By Tim Butcher of the Daily Telegraph in a pooled despatch

Click to enlarge photo

NEAR BASRA, Southern Iraq (Reuters) - British troops have found a stash of Iraqi equipment designed to protect soldiers from chemical attack, including protective suits, training materials and nerve gas antidote.

Sunday's discovery at an ordinance facility south of Basra did not appear to include any actual weapons of mass destruction -- the elusive "smoking gun" that Washington and London hope will eventually justify their invasion of Iraq.

But troops did find items including a Geiger counter, gas masks and nerve gas simulators, which British officers said indicated that Iraqi troops were being trained to deal with the possibility of chemical or nuclear warfare.

"To my eye it looks like training equipment to teach people how to identify if there is something like (nerve agent) Sarin in the air and what to do in the event of a nuclear attack," said Captain Kevin Cooney of the joint Nuclear, Biological and Chemical (NBC) Regiment.

"Further tests will have to be done and this is now a matter that has been passed up the chain of command for further consideration."

Last week Britain said it had made a significant find of protective chemical suits in southern Iraq, saying this showed that Baghdad was ready to use weapons of mass destruction.

Any proof of Iraqi intent to use such weapons would be a propaganda coup for the United States and Britain, which went to war on March 20 after abandoning diplomatic efforts to rid Iraq of its alleged illegal weapons programmes.

Iraq denies having banned weapons of mass destruction.

U.S. Defence Secretary Donald Rumsfeld said on Sunday the United States had not found any outlawed weapons in Iraq because troops had not yet reached the area where they we t re stockpiled.

Among the items found on Sunday were what appeared to be a chemical simulator to test if Sarin was in the atmosphere.

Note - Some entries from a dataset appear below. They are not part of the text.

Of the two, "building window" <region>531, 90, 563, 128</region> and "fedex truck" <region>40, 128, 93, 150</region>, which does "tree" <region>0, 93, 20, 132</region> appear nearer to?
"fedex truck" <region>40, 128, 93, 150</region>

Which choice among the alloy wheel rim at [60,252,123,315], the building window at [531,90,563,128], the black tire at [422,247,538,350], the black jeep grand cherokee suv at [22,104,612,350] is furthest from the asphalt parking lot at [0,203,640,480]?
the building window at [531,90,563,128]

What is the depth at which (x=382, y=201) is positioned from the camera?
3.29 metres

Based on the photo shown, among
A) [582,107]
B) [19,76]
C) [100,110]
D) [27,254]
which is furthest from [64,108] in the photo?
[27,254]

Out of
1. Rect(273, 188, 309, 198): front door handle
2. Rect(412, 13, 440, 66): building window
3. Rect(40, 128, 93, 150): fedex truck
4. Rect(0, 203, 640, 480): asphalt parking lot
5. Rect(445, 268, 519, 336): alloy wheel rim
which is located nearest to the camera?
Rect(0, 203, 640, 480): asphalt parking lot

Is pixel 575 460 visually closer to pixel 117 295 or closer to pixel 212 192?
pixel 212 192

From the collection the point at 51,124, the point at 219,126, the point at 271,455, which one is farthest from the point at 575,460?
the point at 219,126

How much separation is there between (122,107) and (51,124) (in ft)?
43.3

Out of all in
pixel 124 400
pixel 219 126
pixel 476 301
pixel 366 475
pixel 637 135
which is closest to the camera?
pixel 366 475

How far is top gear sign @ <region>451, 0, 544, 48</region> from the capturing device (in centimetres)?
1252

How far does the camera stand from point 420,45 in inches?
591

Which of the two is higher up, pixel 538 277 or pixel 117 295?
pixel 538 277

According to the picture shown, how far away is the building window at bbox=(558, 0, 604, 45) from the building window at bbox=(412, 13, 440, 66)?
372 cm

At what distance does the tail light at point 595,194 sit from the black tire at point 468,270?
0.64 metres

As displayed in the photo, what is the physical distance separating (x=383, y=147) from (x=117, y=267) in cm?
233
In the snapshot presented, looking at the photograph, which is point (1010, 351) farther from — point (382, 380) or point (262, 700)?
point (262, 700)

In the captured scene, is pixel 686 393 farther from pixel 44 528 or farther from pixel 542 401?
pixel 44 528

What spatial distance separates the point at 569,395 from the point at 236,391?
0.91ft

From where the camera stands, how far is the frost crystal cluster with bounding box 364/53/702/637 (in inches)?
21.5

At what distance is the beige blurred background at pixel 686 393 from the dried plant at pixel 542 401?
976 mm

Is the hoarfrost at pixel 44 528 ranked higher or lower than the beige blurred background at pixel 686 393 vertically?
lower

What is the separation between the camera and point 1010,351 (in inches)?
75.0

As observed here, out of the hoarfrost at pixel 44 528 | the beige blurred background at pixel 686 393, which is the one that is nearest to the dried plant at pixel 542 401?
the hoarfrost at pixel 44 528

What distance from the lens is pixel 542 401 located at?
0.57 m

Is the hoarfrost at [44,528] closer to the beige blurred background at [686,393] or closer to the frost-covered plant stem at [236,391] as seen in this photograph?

Also found were "combo pens", devices carried by troops who anticipate possible attack by nerve agents and which deliver a concentrated dose of antidote if punched against the thigh. There were also vials of atropine, the antidote for nerve gas attack used by British and American forces.

Soldiers also reported finding 13 large wooden cases -- some marked "Ministry of Defence, Baghdad" -- containing gas masks, plastic suits and other materiel, as well as what appeared to be equipment to test the atmosphere for various nerve agents.